I swallowed, my voice sounding more like a threat, as I said, “I’ve gotta go.”
• • •
“Where’s Fallon?” I growled at Addie.
I’d stormed upstairs once I got home and found the bed empty. She didn’t have Tate’s car or her bike, so unless she left by foot, she had to still be here.
“Uh . . .” Addie’s eyes rolled to the ceiling, thinking. “Basement, I think. That’s the last time I saw her.”
Her hands buried in dough, she nodded to the stove as I walked around to the basement door.
“You both haven’t eaten dinner,” she yelled behind me. “I’m packing it up! Okay?”
Ignoring her, I pummeled down the stairs, letting the door slam behind me.
The cement stairs were covered in carpet, so I was virtually silent charging down. The lights were on, but it was ghostly quiet.
I spotted Fallon right away.
She sat in the dip of her half-pipe, lying back against the incline with her legs bent up.
Dressed in a long, white cotton nightgown, her wet hair told me she’d just showered.
“I came down here so Addie wouldn’t hear the yelling,” she admitted before I said anything. Her hands rested on her stomach, and her eyes were glued to the ceiling.
“You know that I know.”
The half of her face that I could see was relaxed and accepting, as if she’d expected a storm.
“Jax called when I was in the shower. He wanted to warn me. Said he was sorry, but he felt that you should know.”
Every soft step up to the pipe was made with clenched muscles. I was f**king pissed. How dare she be this calm! She should be feeling what I’m feeling.
Or at least scared!
“You should’ve told me,” I snapped, my deep voice coming from the pit of my stomach. “I deserved the truth, Fallon.”
“I know.” She sat up. “I was planning to tell you.”
Goddamn her. She was still so calm, looking at me with sincere and unfailing eyes. Speaking with a golden voice. She was handling me, and that pissed me off even more.
I ran my hand through my hair. “A baby?! A f**king baby, Fallon?”
“When was I supposed to tell you?” Her voice was shaky, and tears watered her eyes. “Years ago when I thought you didn’t want me? This past summer when I hated you? Or maybe the last two days when things between us were more perfect than anything has ever been?”

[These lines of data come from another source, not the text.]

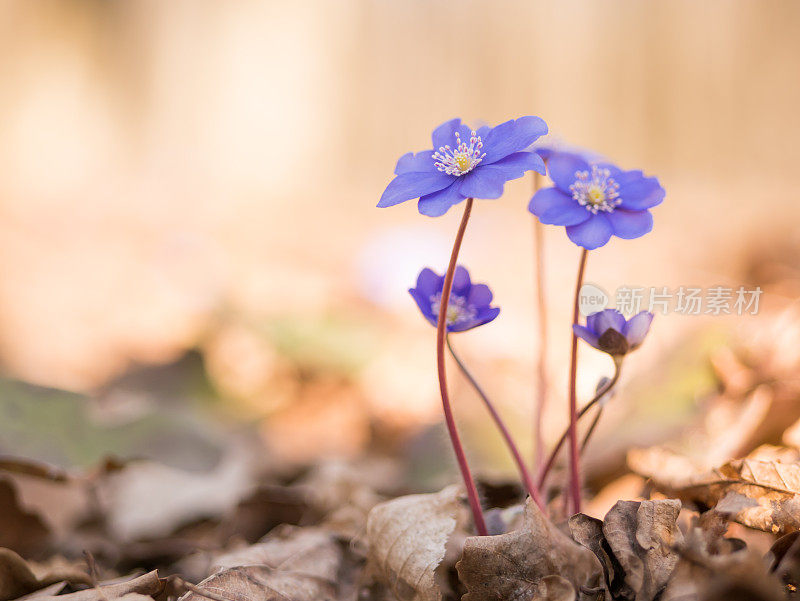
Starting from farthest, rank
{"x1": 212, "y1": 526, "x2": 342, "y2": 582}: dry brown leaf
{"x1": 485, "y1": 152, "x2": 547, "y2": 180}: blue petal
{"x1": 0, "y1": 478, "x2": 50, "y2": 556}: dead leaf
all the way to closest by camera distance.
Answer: {"x1": 0, "y1": 478, "x2": 50, "y2": 556}: dead leaf
{"x1": 212, "y1": 526, "x2": 342, "y2": 582}: dry brown leaf
{"x1": 485, "y1": 152, "x2": 547, "y2": 180}: blue petal

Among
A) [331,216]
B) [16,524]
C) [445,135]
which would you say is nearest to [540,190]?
[445,135]

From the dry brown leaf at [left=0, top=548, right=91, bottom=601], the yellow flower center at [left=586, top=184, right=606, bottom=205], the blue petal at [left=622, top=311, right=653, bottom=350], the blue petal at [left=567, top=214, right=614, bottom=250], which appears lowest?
the dry brown leaf at [left=0, top=548, right=91, bottom=601]

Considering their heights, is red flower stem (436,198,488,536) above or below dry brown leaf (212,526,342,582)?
above

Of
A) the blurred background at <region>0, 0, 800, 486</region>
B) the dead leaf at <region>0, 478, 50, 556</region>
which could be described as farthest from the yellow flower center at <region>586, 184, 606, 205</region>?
the dead leaf at <region>0, 478, 50, 556</region>

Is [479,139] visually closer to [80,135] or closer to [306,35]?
[306,35]

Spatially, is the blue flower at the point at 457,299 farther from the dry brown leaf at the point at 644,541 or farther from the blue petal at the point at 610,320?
the dry brown leaf at the point at 644,541

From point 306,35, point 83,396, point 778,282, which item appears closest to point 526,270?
point 778,282

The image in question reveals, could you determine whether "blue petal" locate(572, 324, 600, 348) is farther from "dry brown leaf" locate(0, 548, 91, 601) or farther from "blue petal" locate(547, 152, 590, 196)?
"dry brown leaf" locate(0, 548, 91, 601)

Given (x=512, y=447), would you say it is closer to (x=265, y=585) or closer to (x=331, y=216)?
(x=265, y=585)
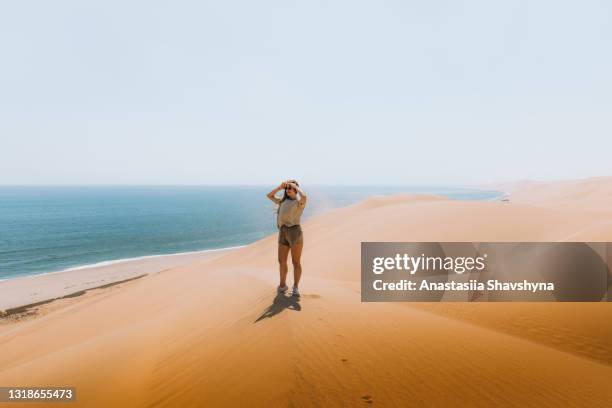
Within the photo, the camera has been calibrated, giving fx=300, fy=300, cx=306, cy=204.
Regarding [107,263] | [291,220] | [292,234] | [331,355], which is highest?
[291,220]

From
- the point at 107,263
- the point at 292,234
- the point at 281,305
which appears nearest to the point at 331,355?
the point at 281,305

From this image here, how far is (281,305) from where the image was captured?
5910mm

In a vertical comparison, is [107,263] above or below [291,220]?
below

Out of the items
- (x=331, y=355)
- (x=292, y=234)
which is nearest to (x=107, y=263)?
(x=292, y=234)

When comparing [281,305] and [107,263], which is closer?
[281,305]

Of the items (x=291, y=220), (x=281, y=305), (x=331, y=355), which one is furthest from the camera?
(x=291, y=220)

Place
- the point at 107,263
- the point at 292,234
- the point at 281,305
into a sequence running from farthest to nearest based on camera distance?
the point at 107,263, the point at 292,234, the point at 281,305

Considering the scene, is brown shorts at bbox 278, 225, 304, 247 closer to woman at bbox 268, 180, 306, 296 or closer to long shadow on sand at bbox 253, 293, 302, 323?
woman at bbox 268, 180, 306, 296

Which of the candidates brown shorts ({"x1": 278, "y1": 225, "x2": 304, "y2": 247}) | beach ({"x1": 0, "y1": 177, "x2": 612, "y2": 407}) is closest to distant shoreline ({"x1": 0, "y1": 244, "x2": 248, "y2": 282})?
beach ({"x1": 0, "y1": 177, "x2": 612, "y2": 407})

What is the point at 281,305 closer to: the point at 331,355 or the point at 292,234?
the point at 292,234

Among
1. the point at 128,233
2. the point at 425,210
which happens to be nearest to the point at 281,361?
the point at 425,210

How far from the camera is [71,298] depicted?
20.4m

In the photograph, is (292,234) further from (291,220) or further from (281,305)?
(281,305)

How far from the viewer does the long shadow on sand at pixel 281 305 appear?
18.1 ft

“I should’ve known about it!” I bellowed. “Jax knew before me! And you just got rid of it without me knowing anything about it. I should have known!”

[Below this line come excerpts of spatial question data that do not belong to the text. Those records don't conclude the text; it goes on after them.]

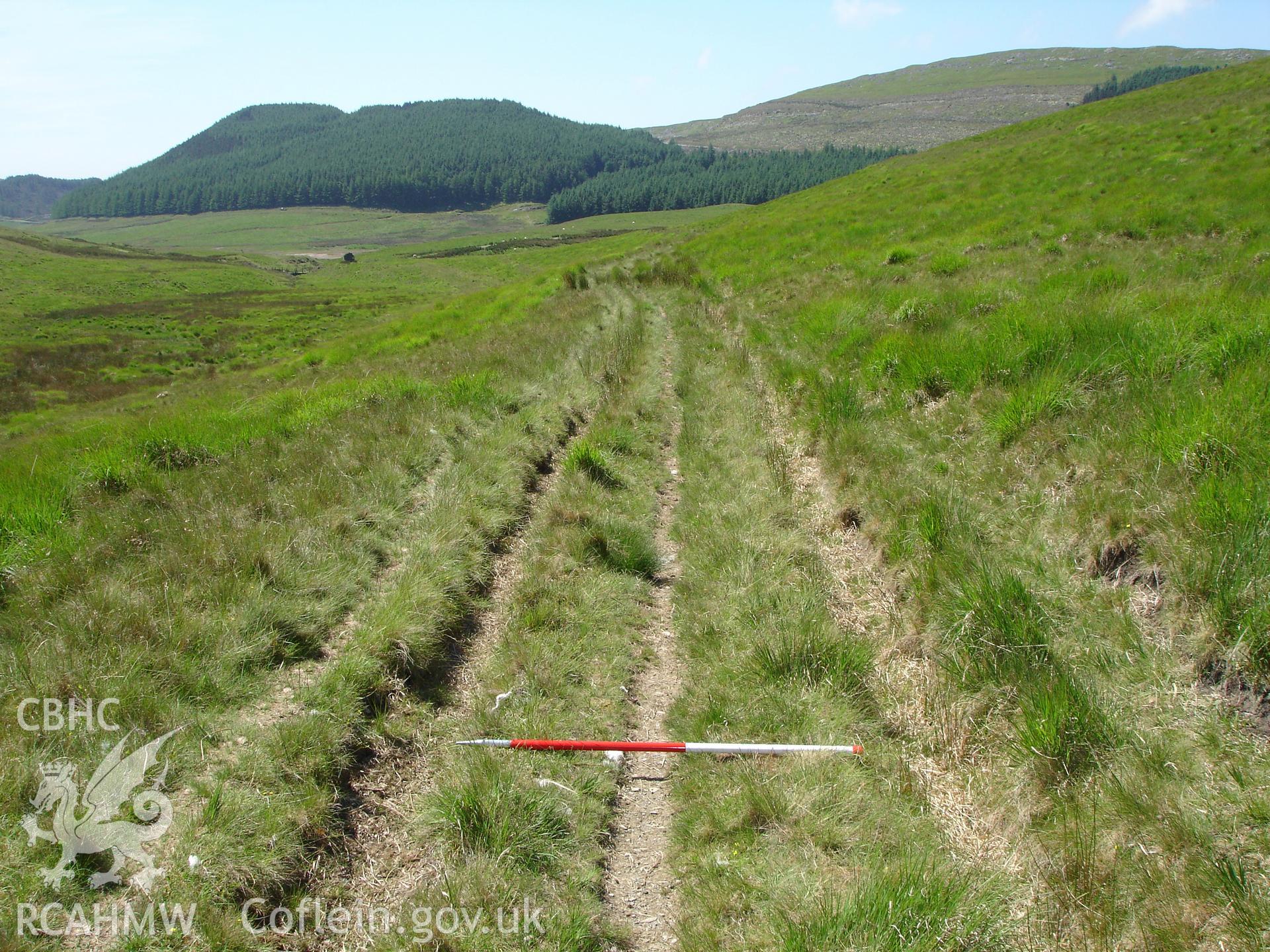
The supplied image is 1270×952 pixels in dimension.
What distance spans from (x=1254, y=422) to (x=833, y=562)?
321 centimetres

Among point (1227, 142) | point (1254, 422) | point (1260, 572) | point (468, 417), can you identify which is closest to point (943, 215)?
point (1227, 142)

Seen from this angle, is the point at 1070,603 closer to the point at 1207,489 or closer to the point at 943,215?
the point at 1207,489

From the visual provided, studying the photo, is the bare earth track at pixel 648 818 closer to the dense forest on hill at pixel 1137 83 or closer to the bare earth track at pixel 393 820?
the bare earth track at pixel 393 820

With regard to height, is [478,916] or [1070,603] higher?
[1070,603]

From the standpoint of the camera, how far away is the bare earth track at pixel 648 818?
3.55 m

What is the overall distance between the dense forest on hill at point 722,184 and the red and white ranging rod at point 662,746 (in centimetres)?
16049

She looked away, her throat moving up and down like she was swallowing.
Shaking her head, she kept her voice soft. “We weren’t going to be sixteen-year-old parents, Madoc.”

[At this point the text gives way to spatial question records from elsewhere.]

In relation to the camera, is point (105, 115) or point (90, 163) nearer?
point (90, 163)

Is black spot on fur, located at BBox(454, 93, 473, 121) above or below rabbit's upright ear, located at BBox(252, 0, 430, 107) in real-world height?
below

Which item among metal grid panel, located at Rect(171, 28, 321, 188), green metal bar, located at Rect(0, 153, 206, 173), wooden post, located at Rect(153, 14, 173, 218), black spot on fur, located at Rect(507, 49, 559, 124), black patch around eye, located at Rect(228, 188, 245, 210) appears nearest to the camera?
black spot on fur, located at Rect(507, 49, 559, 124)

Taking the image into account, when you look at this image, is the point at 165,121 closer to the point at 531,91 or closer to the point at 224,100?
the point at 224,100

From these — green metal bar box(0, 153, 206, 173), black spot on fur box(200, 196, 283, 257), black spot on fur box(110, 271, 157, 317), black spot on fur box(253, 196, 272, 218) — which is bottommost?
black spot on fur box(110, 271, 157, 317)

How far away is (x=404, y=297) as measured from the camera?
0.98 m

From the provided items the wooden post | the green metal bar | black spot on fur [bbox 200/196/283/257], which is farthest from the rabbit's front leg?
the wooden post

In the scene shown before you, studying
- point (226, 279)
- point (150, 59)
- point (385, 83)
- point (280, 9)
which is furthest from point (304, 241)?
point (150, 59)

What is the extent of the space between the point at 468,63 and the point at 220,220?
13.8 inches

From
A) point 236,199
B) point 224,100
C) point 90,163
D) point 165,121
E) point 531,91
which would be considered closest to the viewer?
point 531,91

“How long did you wait?” I bared my teeth, sneering. “Did you even think about me before you did it? Or did you rush to a clinic as soon as you found out?”
Her pained eyes shot to me. “Rush?” she choked out. Tears spilled, and while she tried to hold them back, her face was contorted in agony. Red, wet with tears, and pained.
Getting up, she charged past me, and I grabbed her arm, pulling her to my side.
“No!” I shouted. “You stay here and fight. Own this!”
“I didn’t rush!” she yelled, getting in my face. “I wanted the baby, and I wanted you! I wanted to see you. I wanted to tell you. I was breaking, and I needed you!”
Her head dropped, and her shoulders shook as she cried, and that’s when it hit me.
Fallon loved me even then. She didn’t want to leave, so why would I think she’d want to go through that without me?
Her hands fisted at her sides, and she stood there, shaking with silent tears but too strong to crumble completely.
“The Valknut,” she gasped, looking up at me with desperate eyes. “Rebirth, pregnancy, and reincarnation. It was always with me, Madoc.”
She closed her eyes, the quiet streams of tears cascading down her beautiful face.
The weight of what she went through alone slapped me in the face, and I remembered the signature on the bill I now had tucked in my pocket.